**Stated task a**
Copy the records verbatim, starting at the line containing "Spatially speaking, does" and ending at the last line of the records.

**Provided text**
● ● ● ● ● ● ●
Garment workers in Eastern Europe are coping with difficult conditions. Romania is one of Europe’s biggest garment producers and the sector is among its top exports. European fashion brands have long found a foothold in the Eastern European country, with at least 4,00,000 people employed in the industry. But a large number of Romanian garment workers are living on the poverty line, earning below the minimum wage as they are regularly abused by the factory owners. Overtime, up to 15 hours a week - often goes unpaid in Romania. Factories are poorly ventilated. Managers deny basic human rights and barely allow toilet breaks. Changes to the country’s tax code have also added to the workers’ challenges. In January 2018, the burden of social contributions payable by the employer was shifted to the employee. The new provisions, while decreasing income tax from 16 per cent to ten per cent, now provide 35 per cent in mandatory social contributions to be paid by the worker. The new fiscal move hits people who are at a higher risk of poverty. Romania’s poverty rate is already ten per cent higher than the EU’s average.

Bulgaria’s garment and textile sector accounts for around 10 per cent of the country's total exports. But unpaid salaries over the years have seen protests erupt. When Bulgaria joined the EU in 2007, there were 1,65,000 textile workers. Today only 90,000 remain.
● ● ● ● ● ● ●
**Data excerpts**
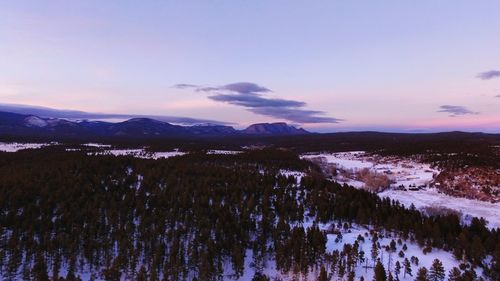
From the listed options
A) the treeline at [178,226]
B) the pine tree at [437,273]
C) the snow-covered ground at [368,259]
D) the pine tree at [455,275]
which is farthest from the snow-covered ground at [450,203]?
the pine tree at [437,273]

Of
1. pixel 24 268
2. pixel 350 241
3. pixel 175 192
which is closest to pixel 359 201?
pixel 350 241

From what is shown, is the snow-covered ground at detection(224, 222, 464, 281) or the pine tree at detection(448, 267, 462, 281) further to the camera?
the snow-covered ground at detection(224, 222, 464, 281)

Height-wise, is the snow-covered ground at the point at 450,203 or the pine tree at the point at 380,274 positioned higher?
the snow-covered ground at the point at 450,203

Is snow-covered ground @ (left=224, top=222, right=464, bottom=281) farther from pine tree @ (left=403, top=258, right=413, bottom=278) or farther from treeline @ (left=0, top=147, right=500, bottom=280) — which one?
treeline @ (left=0, top=147, right=500, bottom=280)

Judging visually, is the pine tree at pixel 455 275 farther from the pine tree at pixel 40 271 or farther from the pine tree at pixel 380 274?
the pine tree at pixel 40 271

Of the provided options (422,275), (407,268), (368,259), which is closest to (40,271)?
(368,259)

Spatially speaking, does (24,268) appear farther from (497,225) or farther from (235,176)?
(497,225)

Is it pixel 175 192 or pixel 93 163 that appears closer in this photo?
pixel 175 192

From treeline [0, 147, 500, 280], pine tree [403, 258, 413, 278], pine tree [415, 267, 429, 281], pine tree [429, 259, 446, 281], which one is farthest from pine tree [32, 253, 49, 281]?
pine tree [429, 259, 446, 281]

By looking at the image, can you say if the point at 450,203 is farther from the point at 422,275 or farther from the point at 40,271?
● ● ● ● ● ● ●
**Stated task b**
List every percentage the text on garment workers in Eastern Europe gives, each with what it measures.

**Written solution a**
Spatially speaking, does (24,268) appear farther from (497,225) or farther from (235,176)?
(497,225)

Is it pixel 175 192 or pixel 93 163 that appears closer in this photo?
pixel 175 192

From treeline [0, 147, 500, 280], pine tree [403, 258, 413, 278], pine tree [415, 267, 429, 281], pine tree [429, 259, 446, 281], which one is farthest from pine tree [32, 253, 49, 281]?
pine tree [429, 259, 446, 281]

By looking at the image, can you say if the point at 450,203 is farther from the point at 422,275 or farther from the point at 40,271?

**Written solution b**
- 16 per cent: Romania's income tax before the January 2018 changes
- ten per cent: Romania's income tax after those changes
- 35 per cent: the mandatory social contributions now paid by the worker
- ten per cent: how much higher Romania's poverty rate is than the EU average
- around 10 per cent: the share of Bulgaria's total exports from its garment and textile sector